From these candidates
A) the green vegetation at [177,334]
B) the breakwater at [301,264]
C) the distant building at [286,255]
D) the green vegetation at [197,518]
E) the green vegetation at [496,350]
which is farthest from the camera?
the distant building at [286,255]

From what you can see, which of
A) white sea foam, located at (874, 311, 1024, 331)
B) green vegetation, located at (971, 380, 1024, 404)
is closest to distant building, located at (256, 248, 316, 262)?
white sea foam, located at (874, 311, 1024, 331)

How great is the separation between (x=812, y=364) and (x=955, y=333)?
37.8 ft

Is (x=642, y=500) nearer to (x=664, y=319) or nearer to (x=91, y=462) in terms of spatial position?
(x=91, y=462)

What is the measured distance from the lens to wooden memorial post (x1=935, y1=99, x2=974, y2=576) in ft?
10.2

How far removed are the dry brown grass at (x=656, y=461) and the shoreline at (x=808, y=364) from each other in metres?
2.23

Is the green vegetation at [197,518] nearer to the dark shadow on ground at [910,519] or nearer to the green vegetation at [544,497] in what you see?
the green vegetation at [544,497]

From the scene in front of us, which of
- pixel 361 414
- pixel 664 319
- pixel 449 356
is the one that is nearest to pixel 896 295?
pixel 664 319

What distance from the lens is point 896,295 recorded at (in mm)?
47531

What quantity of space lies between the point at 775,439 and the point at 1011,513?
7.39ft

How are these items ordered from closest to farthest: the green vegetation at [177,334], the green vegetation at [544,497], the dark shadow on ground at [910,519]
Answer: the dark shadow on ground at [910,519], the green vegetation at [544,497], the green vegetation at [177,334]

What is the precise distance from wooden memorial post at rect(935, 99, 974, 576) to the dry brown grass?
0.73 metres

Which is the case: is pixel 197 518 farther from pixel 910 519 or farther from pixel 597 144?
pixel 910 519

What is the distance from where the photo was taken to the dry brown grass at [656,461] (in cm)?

_What is expected_
Reproduce each of the entries above verbatim, in their original order, without altering any wording, numbers, or punctuation.

_Answer to the task_
From these candidates
A) the green vegetation at [177,334]
B) the breakwater at [301,264]
C) the distant building at [286,255]
D) the green vegetation at [197,518]
E) the green vegetation at [496,350]
which is farthest from the camera?
the distant building at [286,255]

From what you can see, which of
A) white sea foam, located at (874, 311, 1024, 331)
B) green vegetation, located at (971, 380, 1024, 404)
is closest to distant building, located at (256, 248, 316, 262)?
white sea foam, located at (874, 311, 1024, 331)

How great is the separation between (x=812, y=364) and (x=955, y=333)?
37.8 ft

Is (x=642, y=500) nearer to (x=664, y=319) or nearer to (x=91, y=462) in terms of spatial position?
(x=91, y=462)

What is the measured distance from the lens to wooden memorial post (x1=935, y1=99, x2=974, y2=576) in ft?
10.2

How far removed are the dry brown grass at (x=656, y=461) and the shoreline at (x=808, y=364) from each other in metres?
2.23

Is the green vegetation at [197,518] nearer to the dark shadow on ground at [910,519] or nearer to the green vegetation at [544,497] in what you see?
the green vegetation at [544,497]

From the scene in front of us, which of
- pixel 361 414
- pixel 664 319
- pixel 449 356
is the one that is nearest to pixel 896 295?
pixel 664 319

What distance from the lens is point 896,295 recorded at (in mm)?
47531

What quantity of space lies between the point at 775,439 and the point at 1011,513?
7.39ft

How are these items ordered from closest to farthest: the green vegetation at [177,334], the green vegetation at [544,497], the dark shadow on ground at [910,519]
Answer: the dark shadow on ground at [910,519], the green vegetation at [544,497], the green vegetation at [177,334]

What is the precise distance from wooden memorial post at rect(935, 99, 974, 576) to the dry brown grass?
0.73 metres

Which is the case: is pixel 197 518 farther from pixel 910 519 or farther from pixel 597 144?
pixel 910 519

What is the distance from where the photo was taken to the dry brown grass at [656,461] (in cm)?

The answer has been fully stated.